AppleMobileFileIntegrity
Available for: macOS Sequoia
Impact: An app may be able to access user-sensitive data
Description: A downgrade issue affecting Intel-based Mac computers was
addressed with additional code-signing restrictions.
CVE-2025-43522: an anonymous researcher

AppleMobileFileIntegrity
Available for: macOS Sequoia
Impact: An app may be able to access sensitive user data
Description: A downgrade issue affecting Intel-based Mac computers was
addressed with additional code-signing restrictions.
CVE-2025-43521: an anonymous researcher

AppleMobileFileIntegrity
Available for: macOS Sequoia
Impact: An app may be able to access sensitive user data
Description: A permissions issue was addressed with additional
restrictions.
CVE-2025-43519: an anonymous researcher
CVE-2025-43523: an anonymous researcher

AppSandbox
Available for: macOS Sequoia
Impact: An app may be able to access protected user data
Description: A logic issue was addressed with improved file handling.
CVE-2025-46289: an anonymous researcher

Audio
Available for: macOS Sequoia
Impact: An app may be able to cause a denial-of-service
Description: The issue was addressed with improved input validation.
CVE-2025-43482: Michael Reeves (@IntegralPilot), Jex Amro

Call History
Available for: macOS Sequoia
Impact: An app may be able to access protected user data
Description: A privacy issue was addressed with improved private data
redaction for log entries.
CVE-2025-43517: Wojciech Regula of SecuRing (wojciechregula.blog)

Call History
Available for: macOS Sequoia
Impact: An attacker may be able to spoof their FaceTime caller ID
Description: An inconsistent user interface issue was addressed with
improved state management.
CVE-2025-46287: an anonymous researcher, Riley Walz

curl
Available for: macOS Sequoia
Impact: Multiple issues in curl
Description: This is a vulnerability in open source code and Apple
Software is among the affected projects. The CVE-ID was assigned by a
third party. Learn more about the issue and CVE-ID at cve.org.
CVE-2024-7264
CVE-2025-9086

FaceTime
Available for: macOS Sequoia
Impact: Password fields may be unintentionally revealed when remotely
controlling a device over FaceTime
Description: This issue was addressed with improved state management.
CVE-2025-43542: Yiğit Ocak

Foundation
Available for: macOS Sequoia
Impact: An app may be able to inappropriately access files through the
spellcheck API
Description: A logic issue was addressed with improved checks.
CVE-2025-43518: Noah Gregory (wts.dev)

Foundation
Available for: macOS Sequoia
Impact: Processing malicious data may lead to unexpected app termination
Description: A memory corruption issue was addressed with improved
bounds checking.
CVE-2025-43532: Andrew Calvano and Lucas Pinheiro of Meta Product
Security

Kernel
Available for: macOS Sequoia
Impact: An app may be able to elevate privileges
Description: A logic issue was addressed with improved checks.
CVE-2025-43512: Andreas Jaegersberger & Ro Achterberg of Nosebeard Labs

Kernel
Available for: macOS Sequoia
Impact: An app may be able to gain root privileges
Description: An integer overflow was addressed by adopting 64-bit
timestamps.
CVE-2025-46285: Kaitao Xie and Xiaolong Bai of Alibaba Group

libarchive
Available for: macOS Sequoia
Impact: Processing a file may lead to memory corruption
Description: This is a vulnerability in open source code and Apple
Software is among the affected projects.

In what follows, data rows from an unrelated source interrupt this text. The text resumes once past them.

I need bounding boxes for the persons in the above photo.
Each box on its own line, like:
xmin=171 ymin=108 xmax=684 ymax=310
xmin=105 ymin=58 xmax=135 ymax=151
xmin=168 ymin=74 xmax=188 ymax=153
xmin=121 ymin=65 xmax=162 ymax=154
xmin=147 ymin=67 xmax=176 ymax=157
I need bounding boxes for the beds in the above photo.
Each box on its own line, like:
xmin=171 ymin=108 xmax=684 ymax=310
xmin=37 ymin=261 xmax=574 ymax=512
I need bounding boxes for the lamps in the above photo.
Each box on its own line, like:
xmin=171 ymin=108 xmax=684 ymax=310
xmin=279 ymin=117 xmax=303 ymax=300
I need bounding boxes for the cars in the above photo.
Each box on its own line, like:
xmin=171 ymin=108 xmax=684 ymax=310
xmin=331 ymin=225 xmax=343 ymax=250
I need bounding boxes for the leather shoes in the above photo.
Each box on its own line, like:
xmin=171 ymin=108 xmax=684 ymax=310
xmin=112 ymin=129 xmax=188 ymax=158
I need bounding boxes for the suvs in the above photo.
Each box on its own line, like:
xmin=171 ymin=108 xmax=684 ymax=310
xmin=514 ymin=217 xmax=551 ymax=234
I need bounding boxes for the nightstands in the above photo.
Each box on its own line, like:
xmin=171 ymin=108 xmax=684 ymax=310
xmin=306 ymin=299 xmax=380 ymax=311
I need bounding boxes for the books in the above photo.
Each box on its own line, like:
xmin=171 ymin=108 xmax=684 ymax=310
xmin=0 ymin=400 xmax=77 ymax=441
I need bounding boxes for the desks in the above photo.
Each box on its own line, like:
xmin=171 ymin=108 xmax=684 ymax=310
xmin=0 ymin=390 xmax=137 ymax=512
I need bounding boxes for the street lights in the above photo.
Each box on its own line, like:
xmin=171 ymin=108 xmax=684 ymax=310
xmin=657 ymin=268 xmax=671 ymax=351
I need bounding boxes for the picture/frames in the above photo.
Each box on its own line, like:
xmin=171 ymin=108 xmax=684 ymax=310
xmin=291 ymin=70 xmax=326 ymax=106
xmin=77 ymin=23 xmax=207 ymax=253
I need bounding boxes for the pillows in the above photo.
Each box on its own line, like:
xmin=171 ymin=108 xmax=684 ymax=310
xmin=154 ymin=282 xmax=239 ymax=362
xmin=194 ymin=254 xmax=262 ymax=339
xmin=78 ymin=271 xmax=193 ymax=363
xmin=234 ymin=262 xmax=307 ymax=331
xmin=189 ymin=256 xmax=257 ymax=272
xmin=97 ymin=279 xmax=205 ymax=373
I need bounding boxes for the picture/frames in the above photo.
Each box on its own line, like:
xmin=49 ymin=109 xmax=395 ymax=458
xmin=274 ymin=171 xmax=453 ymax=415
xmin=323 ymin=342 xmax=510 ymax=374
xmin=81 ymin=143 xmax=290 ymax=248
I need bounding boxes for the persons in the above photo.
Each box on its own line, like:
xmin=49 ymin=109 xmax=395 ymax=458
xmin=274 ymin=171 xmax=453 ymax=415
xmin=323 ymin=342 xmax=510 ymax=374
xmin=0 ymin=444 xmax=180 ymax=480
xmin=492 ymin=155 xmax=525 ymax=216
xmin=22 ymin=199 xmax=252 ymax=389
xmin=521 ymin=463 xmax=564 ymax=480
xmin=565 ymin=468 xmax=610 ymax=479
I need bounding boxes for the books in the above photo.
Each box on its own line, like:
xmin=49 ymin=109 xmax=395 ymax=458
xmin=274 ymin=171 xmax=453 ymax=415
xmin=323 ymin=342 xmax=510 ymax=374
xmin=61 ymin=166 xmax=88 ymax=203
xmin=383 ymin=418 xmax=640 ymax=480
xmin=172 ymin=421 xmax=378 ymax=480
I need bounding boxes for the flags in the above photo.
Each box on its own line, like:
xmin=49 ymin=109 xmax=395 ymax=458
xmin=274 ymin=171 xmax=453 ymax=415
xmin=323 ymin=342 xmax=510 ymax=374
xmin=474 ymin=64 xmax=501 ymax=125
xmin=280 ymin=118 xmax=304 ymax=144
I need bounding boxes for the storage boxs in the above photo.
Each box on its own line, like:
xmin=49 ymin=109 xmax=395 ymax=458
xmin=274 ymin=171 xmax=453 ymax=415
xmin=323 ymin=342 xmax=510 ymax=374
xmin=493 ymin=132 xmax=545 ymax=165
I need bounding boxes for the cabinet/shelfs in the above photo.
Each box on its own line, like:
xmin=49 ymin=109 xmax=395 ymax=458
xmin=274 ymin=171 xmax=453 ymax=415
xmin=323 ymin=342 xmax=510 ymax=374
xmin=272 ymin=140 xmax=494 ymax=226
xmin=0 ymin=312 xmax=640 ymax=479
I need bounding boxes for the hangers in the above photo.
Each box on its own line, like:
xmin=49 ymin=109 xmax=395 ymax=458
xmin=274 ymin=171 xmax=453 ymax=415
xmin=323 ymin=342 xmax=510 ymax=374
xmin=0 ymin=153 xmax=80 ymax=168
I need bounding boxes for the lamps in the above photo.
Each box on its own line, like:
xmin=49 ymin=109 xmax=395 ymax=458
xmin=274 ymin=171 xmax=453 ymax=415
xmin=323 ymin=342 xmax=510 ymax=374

The CVE-ID was assigned by a
third party. Learn more about the issue and CVE-ID at cve.org.
CVE-2025-5918

MDM Configuration Tools
Available for: macOS Sequoia
Impact: An app may be able to read sensitive location information
Description: A permissions issue was addressed by removing the
vulnerable code.
CVE-2025-43513: Andreas Jaegersberger & Ro Achterberg of Nosebeard Labs

Messages
Available for: macOS Sequoia
Impact: An app may be able to access sensitive user data
Description: An information disclosure issue was addressed with improved
privacy controls.
CVE-2025-46276: Rosyna Keller of Totally Not Malicious Software

Networking
Available for: macOS Sequoia
Impact: An app may be able to access sensitive user data
Description: This issue was addressed with improved data protection.
CVE-2025-43509: Haoling Zhou, Shixuan Zhao (@NSKernel), Chao Wang
(@evi0s), Zhiqiang Lin from SecLab of The Ohio State University

SoftwareUpdate
Available for: macOS Sequoia
Impact: An app may be able to access sensitive user data
Description: A permissions issue was addressed with additional
restrictions.
CVE-2025-43519: an anonymous researcher

StorageKit
Available for: macOS Sequoia
Impact: An app may be able to gain root privileges
Description: A permissions issue was addressed with additional
restrictions.
CVE-2025-43527: an anonymous researcher

StorageKit
Available for: macOS Sequoia
Impact: An app may be able to access sensitive user data
Description: A parsing issue in the handling of directory paths was
addressed with improved path validation.
CVE-2025-43463: Mickey Jin (@patch1t), Amy (@asentientbot)

sudo
Available for: macOS Sequoia
Impact: An app may be able to access protected user data
Description: A logic issue was addressed with improved restrictions.
CVE-2025-43416: Gergely Kalman (@gergely_kalman)

Voice Control
Available for: macOS Sequoia
Impact: A user with Voice Control enabled may be able to transcribe
another user's activity
Description: A session management issue was addressed with improved
checks.
CVE-2025-43516: Kay Belardinelli (Harvard University)

VoiceOver
Available for: macOS Sequoia
Impact: An app may be able to access sensitive user data
Description: This issue was addressed with improved checks.
CVE-2025-43530: Mickey Jin (@patch1t)

Additional recognition

Sandbox
We would like to acknowledge Arnaud Abbati for their assistance.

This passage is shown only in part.